Menacé de mort par un homme qui veut se venger de l’Église, un prêtre (Brendan Gleeson) tente de comprendre le monde qui l’entoure.

Réalisateur : John Michael McDonagh | Dans les salles du Québec le 8 août 2014 (Les Films Séville)

Découvert il y a quelques années avec sa solide comédie noire The Guard, le cinéaste et scénariste britannique John Michael McDonagh est de retour avec un long métrage beaucoup plus ambitieux qui manie avec une rare maîtrise humour et drame.
Calvary est en effet une œuvre difficile à classifier (et c’est tant mieux). Le ton terre-à-terre aux considérations religieuses, humanistes et mystiques évoque le cinéma de Bresson. Le héros, figure tragique d’une représentation désuète qui mène sa propre croix sur ses épaules, est en quête de signes dans un univers où la foi a laissé sa place à la solitude, aux vices et à l’individualisme. Une démonstration terrible qui, doublée d’une réflexion sur les crimes du clergé (et plus principalement sur les abus sexuels des prêtres), donne froid dans le dos, surtout au regard de cette finale d’une efficacité sauvage.
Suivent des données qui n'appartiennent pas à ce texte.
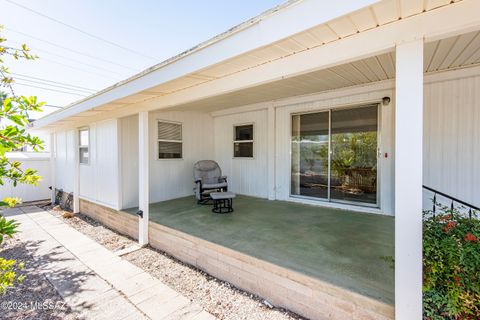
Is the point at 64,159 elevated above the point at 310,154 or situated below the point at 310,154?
below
Il n’est pourtant pas rare de rire beaucoup devant cette satire du religieux et de l’humanité que n’aurait pas reniée Bunuel. L’humour très sombre, d’une ironie sèche, s’échappe constamment des répliques, souvent à double tranchant. Et si une relation père / fille assez tristounette vient titiller une larme, c’est surtout lorsque le suspense reprend le dessus que le plaisir opère. À l’instar du classique Le crime de l’Orient-Express d’Agatha Christie, une horde de méchants potentiels apparaissent à notre pauvre protagoniste qui aura l’embarras du choix devant tant de péchés commis.
Bénéficiant de paysages à couper le souffle et d’une interprétation solide comme le roc (de Brendan Gleeson qui trouve un de ses meilleurs rôles en carrière, mais également de la toujours délicate Kelly Reilly, de Chris O’Down qui surprend dans un contre-emploi et de Marie-Josée Croze qui est magnifiquement dirigée), Calvary aurait eu avantage à mieux soigner son rythme, déficient dans sa première partie. La tension prend en effet trop de temps à s’installer et la réalisation, quoique soignée, tarde à afficher sa personnalité. Cependant, ces défauts sont circonscrits à mesure que le scénario étend ses tentacules sur le spectateur, qui ne pourra que rendre les armes.